ECLI:NL:RBDHA:2025:12209
Rechtbank Den Haag
- Eerste aanleg - enkelvoudig
- Rechtspraak.nl
Niet-ontvankelijkheid van beroep wegens niet-betaling griffierecht
In deze zaak heeft de Rechtbank Den Haag op 27 juni 2025 uitspraak gedaan in een beroep van eiser tegen een besluit van de minister van Asiel en Migratie, gedateerd 27 maart 2025. Eiser, vertegenwoordigd door mr. A.E. Martinez Linnemann, heeft zijn beroep ingesteld, maar heeft verzuimd het vereiste griffierecht van € 194,- te betalen. De rechtbank heeft in haar overwegingen uiteengezet dat het niet betalen van het griffierecht leidt tot niet-ontvankelijkheid van het beroep, zoals vastgelegd in artikel 8:41 van de Algemene wet bestuursrecht (Awb).
De rechtbank heeft eiser op 2 mei 2025 een aangetekende brief gestuurd met de mededeling dat het griffierecht binnen vier weken betaald moest worden. Aangezien de rechtbank geen betaling heeft ontvangen en eiser geen geldige reden heeft opgegeven voor het uitblijven van de betaling, heeft de rechtbank besloten het beroep niet inhoudelijk te behandelen. De rechtbank heeft vastgesteld dat er geen omstandigheden zijn die het niet betalen van het griffierecht rechtvaardigen.

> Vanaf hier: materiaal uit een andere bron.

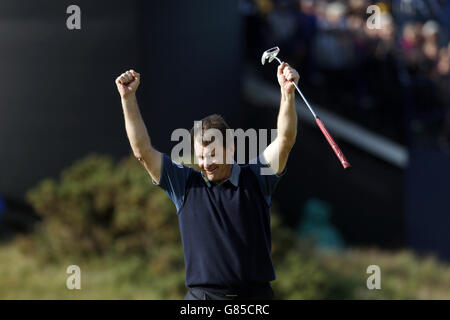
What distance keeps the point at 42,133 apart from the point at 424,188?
17.8ft

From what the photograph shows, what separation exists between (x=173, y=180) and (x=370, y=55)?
796 cm

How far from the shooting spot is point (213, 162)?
13.1 feet

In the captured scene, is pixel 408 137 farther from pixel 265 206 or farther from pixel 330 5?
pixel 265 206

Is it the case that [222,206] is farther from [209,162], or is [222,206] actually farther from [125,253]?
[125,253]

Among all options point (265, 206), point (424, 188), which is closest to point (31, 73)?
point (424, 188)

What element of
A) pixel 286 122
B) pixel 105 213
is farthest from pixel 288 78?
pixel 105 213

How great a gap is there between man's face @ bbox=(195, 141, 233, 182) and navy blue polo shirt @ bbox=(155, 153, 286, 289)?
0.04 metres

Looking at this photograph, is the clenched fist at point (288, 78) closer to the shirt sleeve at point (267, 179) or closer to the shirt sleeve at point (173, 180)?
the shirt sleeve at point (267, 179)

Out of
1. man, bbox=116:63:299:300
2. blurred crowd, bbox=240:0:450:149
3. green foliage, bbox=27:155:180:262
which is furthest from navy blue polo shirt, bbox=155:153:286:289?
blurred crowd, bbox=240:0:450:149

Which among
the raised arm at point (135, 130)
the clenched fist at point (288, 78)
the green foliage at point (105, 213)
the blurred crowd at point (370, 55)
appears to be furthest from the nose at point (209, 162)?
the blurred crowd at point (370, 55)

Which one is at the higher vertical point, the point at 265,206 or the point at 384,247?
the point at 265,206

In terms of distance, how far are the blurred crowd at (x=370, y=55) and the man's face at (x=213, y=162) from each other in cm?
731

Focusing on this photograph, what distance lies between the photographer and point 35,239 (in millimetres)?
9430

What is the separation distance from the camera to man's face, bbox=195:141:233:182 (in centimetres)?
400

De rechtbank heeft daarom het beroep van eiser kennelijk niet-ontvankelijk verklaard, wat betekent dat er geen inhoudelijke beoordeling van de zaak zal plaatsvinden. Eiser krijgt geen gelijk en er wordt geen vergoeding van proceskosten toegekend. De uitspraak is openbaar gemaakt en eiser is geïnformeerd over de mogelijkheid om binnen zes weken een verzetschrift in te dienen als hij het niet eens is met deze uitspraak.